**What is asked:**
1. List every variable of the players dataset that the Minecraft project report names explicitly.
2. In the Minecraft project report, condense the paragraph beginning "There are a total of 196 observations" into a bulleted list that keeps its main facts.
3. Pick up the Minecraft project report right after its last sentence and keep writing.

### DSCI 100 Final Project: Investigating Relationships Within a Minecraft-Related Dataset

### Introduction

A group of UBC students have created their own special minecraft server. The purpose of the server is to gather data about the players, and how they play the game to gain possible insights on machine learning and AI. The students have provided us with data about the individual players and logged sessions on the server. This data is in the form of two .csv (comma separated values) files - players.csv and sessions.csv. In this project we will highlight a specific question we have formulated about relationships, patterns or correlations between the data to find out specific information on the players and/or sessions. The conclusions of our projects will be provided to the owners of the server and used to assist in their study about AI and machine learning. Our topic of interest within the data sets is about predicting which “kinds” of players are most likely to contribute a large amount of data. What this topic really means is which types of players had the most total played hours on the minecraft server. Based on this topic, we have formulated a specific question to determine if there is any sort of correlation between the observations of variables within the dataset and the observations of the total played hours variable. We proposed, "Can gender, experience level, and age predict played_hours in the players.csv dataset?", as our predictive question. Throughout the report, we will use a series of data analysis, including visualization and modeling, to help answer our predictive question.


There are a total of 196 observations in the players dataset. Each observation represents an individual who has played the minecraft server. The dataset contains seven total variables, four of them being “played_hours”, “Age”, “gender” and “experience”. The following table (Table 1) has been created to summarize the 7 variables. Three more tables (Table 2, 3 and 4) have been created to include the summary statistics of the players.csv dataset. These statistics include the mean, min and max values for different categories within the dataset and within different groups of observations by using the group_by function. One important step is that we must check if there are any N/A values in the observations of the players.csv dataset. This is necessary because if there are any N/A values within the variables of interest then when performing data wrangling, modelling or visualization  could possibly result in an error. The following code reveals that within the "Age" column there are 2 N/A's. Therefore, in future code we must make sure to remove these N/A's so we don't receive an error. Our dataset also contains many outliers. Outliers are specific data points that have very extreme values that differ greatly from the majority of other data points. We must take this into consideration.

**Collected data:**

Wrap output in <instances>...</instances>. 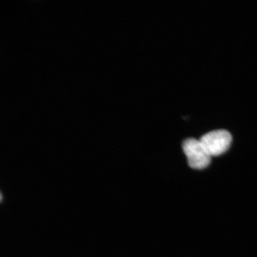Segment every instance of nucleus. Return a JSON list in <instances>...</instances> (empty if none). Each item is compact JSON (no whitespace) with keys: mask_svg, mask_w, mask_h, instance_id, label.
Here are the masks:
<instances>
[{"mask_svg":"<svg viewBox=\"0 0 257 257\" xmlns=\"http://www.w3.org/2000/svg\"><path fill=\"white\" fill-rule=\"evenodd\" d=\"M200 141L211 157L218 156L229 149L232 137L227 131L217 130L205 134Z\"/></svg>","mask_w":257,"mask_h":257,"instance_id":"obj_2","label":"nucleus"},{"mask_svg":"<svg viewBox=\"0 0 257 257\" xmlns=\"http://www.w3.org/2000/svg\"><path fill=\"white\" fill-rule=\"evenodd\" d=\"M182 149L187 157L188 165L190 168L201 170L210 165L211 156L200 140L188 138L183 142Z\"/></svg>","mask_w":257,"mask_h":257,"instance_id":"obj_1","label":"nucleus"}]
</instances>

**Answers for the exercise:**
1. played_hours, Age, gender, experience

2.
- The players dataset has 196 observations, each one an individual who played on the Minecraft server.
- It contains seven variables, including played_hours, Age, gender and experience.
- Table 1 summarizes the seven variables.
- Tables 2, 3 and 4 give summary statistics (mean, min and max) for categories and for groups of observations formed with group_by.
- The data must be checked for N/A values, since N/A values in the variables of interest can cause errors in wrangling, modelling or visualization.
- The Age column has 2 N/A values, which must be removed in later code.
- The dataset has many outliers (extreme values far from most data points), which must be taken into account.

3.
### Methods and Results

### Table 1: Description of players.csv
| Variable | Data Type | Description | 
| ----- | ----- | ----- | 
| experience | Character | The player's experience with minecraft | 
| subscribe | Logical | Whether or not the player is subscribed to any game-related newsletter | 
| hashedEmail | Character | The players unique hashed email (used as identification) | 
| played_hours | Double | The total amount of hours played by the player | 
| name | Character | The name of the player | 
| gender | Character | The gender of the player | 
| Age | Double | The age of the player | 


### Table 2: General Summary Statistics of players.csv
| Number of observations | Mean played hours | Standard deviation of played hours | Min age | Max age |
| ----- | ----- | ----- | ----- | ----- |
| 196 | 5.85 | 28.36 | 9 | 58 |





### Table 3: Summary Statistics of Each Gender Using group_by(), (values have been rounded to 2 decimals)
| Gender | Count | Mean played hours | Mean age |
| ----- | ----- | ----- | ----- |
| Male | 124 | 4.13 | 20.85 |
| Female | 37 | 10.64 | 21.81 |
| Other | 35 | 6.87 | 21.45 |





### Table 4: Summary Statistics of Each Experience Using group_by(), (values have been rounded to 2 decimals)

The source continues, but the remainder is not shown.